EXERCISE PROMPT:
Transcribe the records word for word, beginning at the line that contains "From the visual" and stopping after the line that contains "Answer: point (1, 502)". Leave the pictures out of your copy.

****

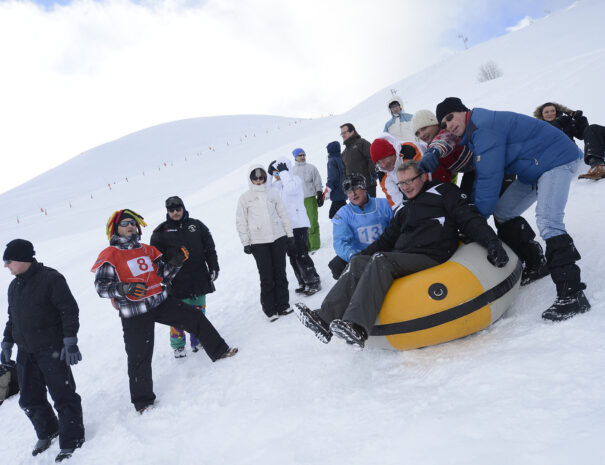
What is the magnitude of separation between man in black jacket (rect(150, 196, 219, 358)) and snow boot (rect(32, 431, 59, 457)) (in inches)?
54.9

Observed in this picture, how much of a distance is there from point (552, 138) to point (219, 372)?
145 inches

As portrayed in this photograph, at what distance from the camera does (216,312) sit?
19.3 ft

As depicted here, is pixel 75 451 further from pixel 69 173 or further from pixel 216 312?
pixel 69 173

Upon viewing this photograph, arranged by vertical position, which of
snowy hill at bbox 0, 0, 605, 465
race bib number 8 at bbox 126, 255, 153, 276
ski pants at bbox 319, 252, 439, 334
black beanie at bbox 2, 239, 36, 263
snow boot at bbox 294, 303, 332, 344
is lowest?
snowy hill at bbox 0, 0, 605, 465

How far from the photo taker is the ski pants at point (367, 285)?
2803 millimetres

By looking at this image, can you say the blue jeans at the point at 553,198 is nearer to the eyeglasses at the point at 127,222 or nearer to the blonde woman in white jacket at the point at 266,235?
the blonde woman in white jacket at the point at 266,235

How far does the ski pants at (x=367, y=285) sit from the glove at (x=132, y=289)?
1.72 meters

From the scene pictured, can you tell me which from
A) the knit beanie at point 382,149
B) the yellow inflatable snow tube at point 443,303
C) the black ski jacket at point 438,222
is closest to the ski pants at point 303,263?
the knit beanie at point 382,149

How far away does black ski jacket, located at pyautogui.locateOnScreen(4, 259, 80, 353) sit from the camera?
11.6 feet

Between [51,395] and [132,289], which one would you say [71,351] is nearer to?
[51,395]

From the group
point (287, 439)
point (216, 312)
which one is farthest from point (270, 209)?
point (287, 439)

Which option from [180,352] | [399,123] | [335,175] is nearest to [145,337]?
[180,352]

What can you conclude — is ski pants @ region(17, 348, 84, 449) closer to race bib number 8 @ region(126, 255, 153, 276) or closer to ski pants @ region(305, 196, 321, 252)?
race bib number 8 @ region(126, 255, 153, 276)

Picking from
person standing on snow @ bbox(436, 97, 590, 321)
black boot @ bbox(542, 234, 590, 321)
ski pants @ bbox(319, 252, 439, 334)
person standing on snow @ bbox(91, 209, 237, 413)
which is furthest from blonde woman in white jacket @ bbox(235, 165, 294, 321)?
black boot @ bbox(542, 234, 590, 321)
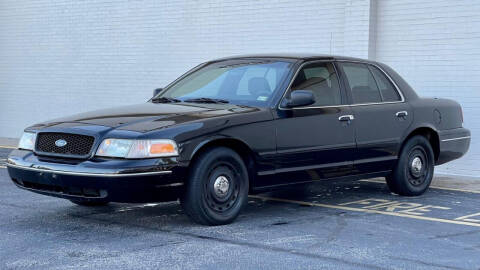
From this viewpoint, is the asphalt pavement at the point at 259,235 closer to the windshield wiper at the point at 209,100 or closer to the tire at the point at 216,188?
the tire at the point at 216,188

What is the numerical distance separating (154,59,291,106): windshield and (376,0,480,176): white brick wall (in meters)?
4.62

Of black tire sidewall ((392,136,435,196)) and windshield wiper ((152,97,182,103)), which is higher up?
windshield wiper ((152,97,182,103))

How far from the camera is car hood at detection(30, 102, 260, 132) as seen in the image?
6.63 m

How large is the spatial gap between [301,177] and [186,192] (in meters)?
1.43

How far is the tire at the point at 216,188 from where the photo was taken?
6.61m

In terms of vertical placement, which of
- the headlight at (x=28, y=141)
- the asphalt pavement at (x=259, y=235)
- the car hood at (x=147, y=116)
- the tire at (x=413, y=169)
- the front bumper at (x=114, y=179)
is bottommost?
the asphalt pavement at (x=259, y=235)

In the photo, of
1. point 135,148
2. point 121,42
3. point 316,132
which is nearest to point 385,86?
point 316,132

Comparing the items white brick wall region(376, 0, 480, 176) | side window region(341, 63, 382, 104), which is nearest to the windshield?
side window region(341, 63, 382, 104)

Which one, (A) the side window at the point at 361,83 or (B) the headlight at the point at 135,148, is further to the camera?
(A) the side window at the point at 361,83

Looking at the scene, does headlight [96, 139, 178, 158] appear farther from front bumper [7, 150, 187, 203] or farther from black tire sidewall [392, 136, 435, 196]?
black tire sidewall [392, 136, 435, 196]

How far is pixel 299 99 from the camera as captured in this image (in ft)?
24.1

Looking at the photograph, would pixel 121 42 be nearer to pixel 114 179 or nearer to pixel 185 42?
pixel 185 42

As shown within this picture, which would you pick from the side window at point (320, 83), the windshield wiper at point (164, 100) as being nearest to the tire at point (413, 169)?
the side window at point (320, 83)

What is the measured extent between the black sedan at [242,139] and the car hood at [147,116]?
0.03 ft
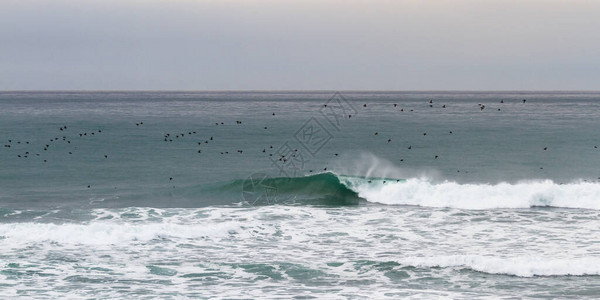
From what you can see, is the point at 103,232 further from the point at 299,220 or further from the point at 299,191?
the point at 299,191

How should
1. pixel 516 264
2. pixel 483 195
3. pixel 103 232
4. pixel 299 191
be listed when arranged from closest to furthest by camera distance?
1. pixel 516 264
2. pixel 103 232
3. pixel 483 195
4. pixel 299 191

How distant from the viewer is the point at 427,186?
37531 mm

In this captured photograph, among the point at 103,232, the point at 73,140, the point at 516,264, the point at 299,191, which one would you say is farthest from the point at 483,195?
the point at 73,140

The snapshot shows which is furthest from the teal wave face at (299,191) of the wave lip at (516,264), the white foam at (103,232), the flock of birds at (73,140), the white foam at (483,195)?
the wave lip at (516,264)

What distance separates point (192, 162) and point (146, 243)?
954 inches

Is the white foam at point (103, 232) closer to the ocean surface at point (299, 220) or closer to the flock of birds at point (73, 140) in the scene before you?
the ocean surface at point (299, 220)

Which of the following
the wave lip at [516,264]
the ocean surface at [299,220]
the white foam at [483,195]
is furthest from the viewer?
the white foam at [483,195]

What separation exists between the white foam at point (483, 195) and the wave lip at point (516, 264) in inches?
443

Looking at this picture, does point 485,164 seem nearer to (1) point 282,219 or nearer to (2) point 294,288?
(1) point 282,219

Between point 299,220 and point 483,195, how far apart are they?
1077cm

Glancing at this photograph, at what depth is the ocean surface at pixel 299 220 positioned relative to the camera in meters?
21.4

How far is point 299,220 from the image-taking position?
30.8 meters

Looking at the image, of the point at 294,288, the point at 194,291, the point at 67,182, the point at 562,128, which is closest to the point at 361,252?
the point at 294,288

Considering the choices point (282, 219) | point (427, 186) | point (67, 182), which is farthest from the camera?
point (67, 182)
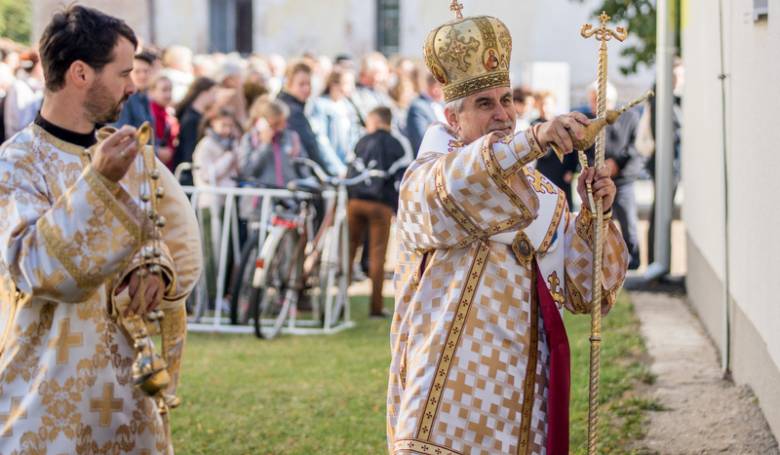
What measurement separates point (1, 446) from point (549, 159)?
9.89 meters

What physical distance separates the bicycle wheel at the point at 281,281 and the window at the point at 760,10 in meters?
4.87

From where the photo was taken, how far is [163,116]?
43.1 feet

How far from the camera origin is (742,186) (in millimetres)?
7809

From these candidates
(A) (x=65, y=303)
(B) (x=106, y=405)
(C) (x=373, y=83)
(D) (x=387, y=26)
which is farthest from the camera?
(D) (x=387, y=26)

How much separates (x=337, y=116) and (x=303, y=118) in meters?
1.21

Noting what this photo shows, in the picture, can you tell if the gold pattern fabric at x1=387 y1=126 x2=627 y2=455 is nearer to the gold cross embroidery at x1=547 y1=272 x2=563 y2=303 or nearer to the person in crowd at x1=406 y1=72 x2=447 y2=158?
the gold cross embroidery at x1=547 y1=272 x2=563 y2=303

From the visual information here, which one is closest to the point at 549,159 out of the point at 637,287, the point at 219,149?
the point at 637,287

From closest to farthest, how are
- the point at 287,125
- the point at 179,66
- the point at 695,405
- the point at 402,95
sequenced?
the point at 695,405, the point at 287,125, the point at 402,95, the point at 179,66

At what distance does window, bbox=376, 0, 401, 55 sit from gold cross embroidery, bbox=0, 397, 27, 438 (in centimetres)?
3297

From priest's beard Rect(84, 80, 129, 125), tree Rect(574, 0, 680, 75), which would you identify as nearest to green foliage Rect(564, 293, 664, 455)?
priest's beard Rect(84, 80, 129, 125)

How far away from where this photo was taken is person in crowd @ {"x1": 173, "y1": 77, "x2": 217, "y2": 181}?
516 inches

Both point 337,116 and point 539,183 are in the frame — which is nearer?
point 539,183

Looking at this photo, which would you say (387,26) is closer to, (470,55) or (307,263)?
(307,263)

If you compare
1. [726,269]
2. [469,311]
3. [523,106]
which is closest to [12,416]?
[469,311]
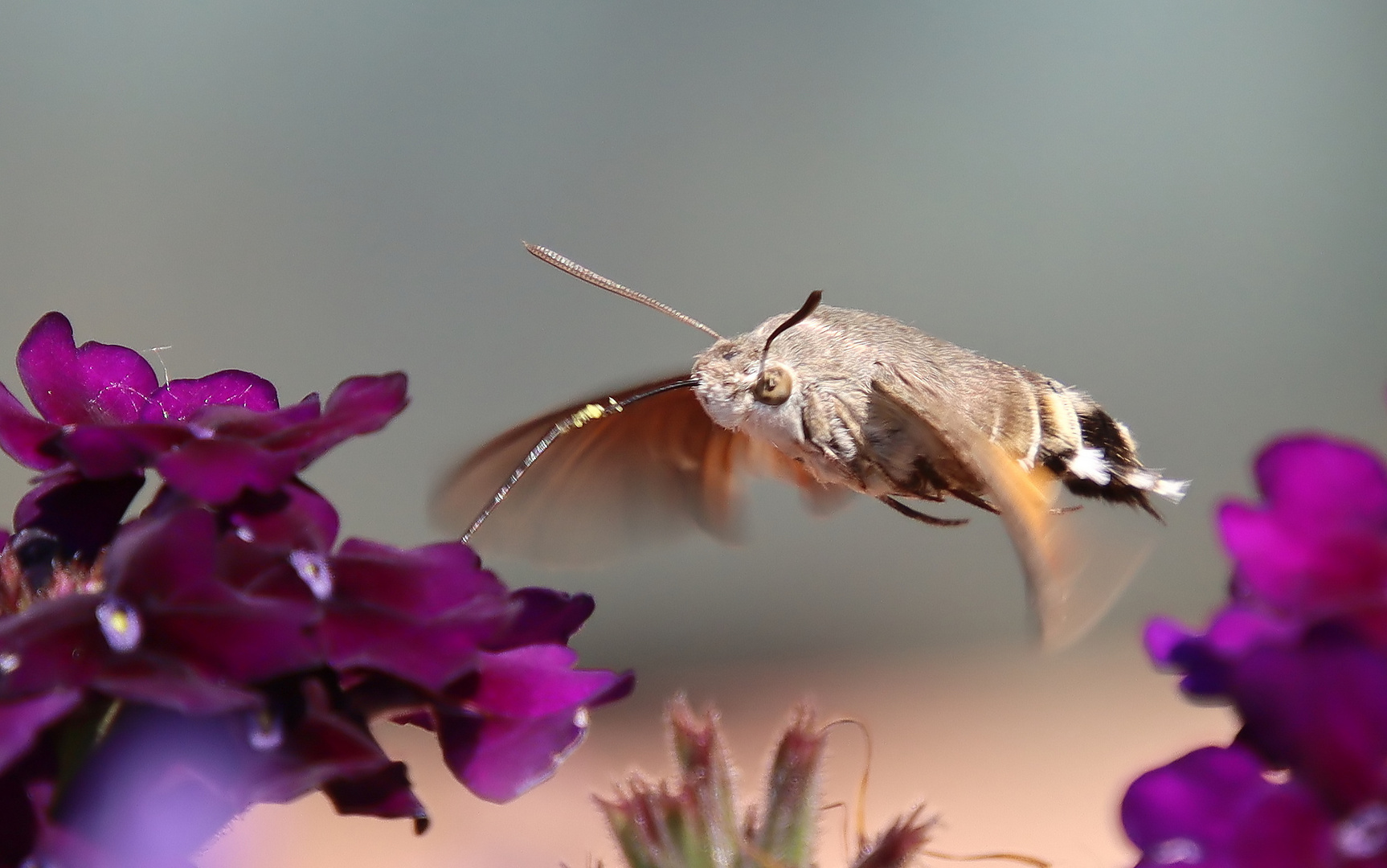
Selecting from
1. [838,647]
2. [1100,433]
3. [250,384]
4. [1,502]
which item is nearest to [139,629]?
[250,384]

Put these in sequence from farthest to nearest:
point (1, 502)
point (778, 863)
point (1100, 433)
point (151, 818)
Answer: point (1, 502) < point (1100, 433) < point (778, 863) < point (151, 818)

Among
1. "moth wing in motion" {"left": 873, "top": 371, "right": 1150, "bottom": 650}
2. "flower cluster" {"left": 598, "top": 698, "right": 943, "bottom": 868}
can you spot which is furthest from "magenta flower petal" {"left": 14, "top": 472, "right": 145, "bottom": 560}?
"moth wing in motion" {"left": 873, "top": 371, "right": 1150, "bottom": 650}

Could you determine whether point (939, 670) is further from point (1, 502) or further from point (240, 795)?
point (240, 795)

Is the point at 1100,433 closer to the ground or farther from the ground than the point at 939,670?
farther from the ground

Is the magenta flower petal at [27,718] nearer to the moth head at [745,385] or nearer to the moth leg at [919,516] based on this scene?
the moth head at [745,385]

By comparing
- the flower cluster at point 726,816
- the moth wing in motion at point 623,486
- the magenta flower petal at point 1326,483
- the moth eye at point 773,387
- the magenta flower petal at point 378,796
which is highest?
the magenta flower petal at point 1326,483

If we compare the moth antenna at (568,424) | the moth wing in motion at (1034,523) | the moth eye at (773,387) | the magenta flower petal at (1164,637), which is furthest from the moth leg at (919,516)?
the magenta flower petal at (1164,637)
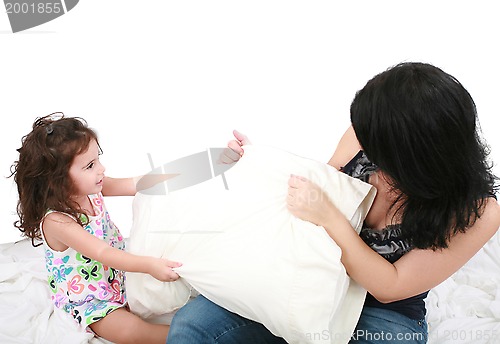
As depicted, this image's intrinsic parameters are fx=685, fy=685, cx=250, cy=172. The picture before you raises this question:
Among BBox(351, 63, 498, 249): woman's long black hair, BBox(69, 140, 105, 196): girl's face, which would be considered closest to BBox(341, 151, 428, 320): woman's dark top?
BBox(351, 63, 498, 249): woman's long black hair

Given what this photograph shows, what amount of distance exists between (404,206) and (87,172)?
779mm

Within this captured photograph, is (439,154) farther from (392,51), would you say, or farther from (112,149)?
(392,51)

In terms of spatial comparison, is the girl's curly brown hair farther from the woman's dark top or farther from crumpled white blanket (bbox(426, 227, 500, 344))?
crumpled white blanket (bbox(426, 227, 500, 344))

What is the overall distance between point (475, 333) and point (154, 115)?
1.67m

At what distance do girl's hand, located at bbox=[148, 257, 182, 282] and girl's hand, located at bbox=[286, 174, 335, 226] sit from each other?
31 centimetres

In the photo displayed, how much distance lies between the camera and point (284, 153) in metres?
1.67

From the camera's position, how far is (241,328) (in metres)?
1.59

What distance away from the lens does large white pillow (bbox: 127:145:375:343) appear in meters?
1.46

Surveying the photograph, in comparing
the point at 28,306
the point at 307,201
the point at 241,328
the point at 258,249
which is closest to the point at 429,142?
the point at 307,201

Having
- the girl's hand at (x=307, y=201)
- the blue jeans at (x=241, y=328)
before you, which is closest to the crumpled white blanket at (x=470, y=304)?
the blue jeans at (x=241, y=328)

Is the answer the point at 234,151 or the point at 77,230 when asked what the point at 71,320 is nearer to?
the point at 77,230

****

SOLUTION FOR THIS PROBLEM:
From the visual information here, which one is closest to the point at 549,159 out of the point at 637,287, the point at 219,149?
the point at 637,287

From closest to farthest, how are
- the point at 287,125
- the point at 179,66
- the point at 695,405
- the point at 402,95
sequenced?
the point at 695,405, the point at 287,125, the point at 402,95, the point at 179,66

At what distance does window, bbox=376, 0, 401, 55 sit from gold cross embroidery, bbox=0, 397, 27, 438 (in centimetres)?
3297

From priest's beard Rect(84, 80, 129, 125), tree Rect(574, 0, 680, 75), which would you identify as nearest to green foliage Rect(564, 293, 664, 455)?
priest's beard Rect(84, 80, 129, 125)

How far away from where this photo was taken is person in crowd @ {"x1": 173, "y1": 77, "x2": 217, "y2": 181}?
516 inches

Both point 337,116 and point 539,183 are in the frame — which is nearer?
point 539,183

Looking at this photo, which would you say (387,26) is closer to, (470,55) or (307,263)?
(307,263)

If you compare
1. [726,269]
2. [469,311]
3. [523,106]
which is closest to [12,416]?
[469,311]
Selecting from
1. [838,647]
2. [1100,433]
3. [250,384]
4. [1,502]
which item is nearest to [139,629]?
[250,384]

Put these in sequence from farthest to nearest:
point (1, 502)
point (778, 863)
point (1100, 433)
point (151, 818)
Answer: point (1, 502) < point (1100, 433) < point (778, 863) < point (151, 818)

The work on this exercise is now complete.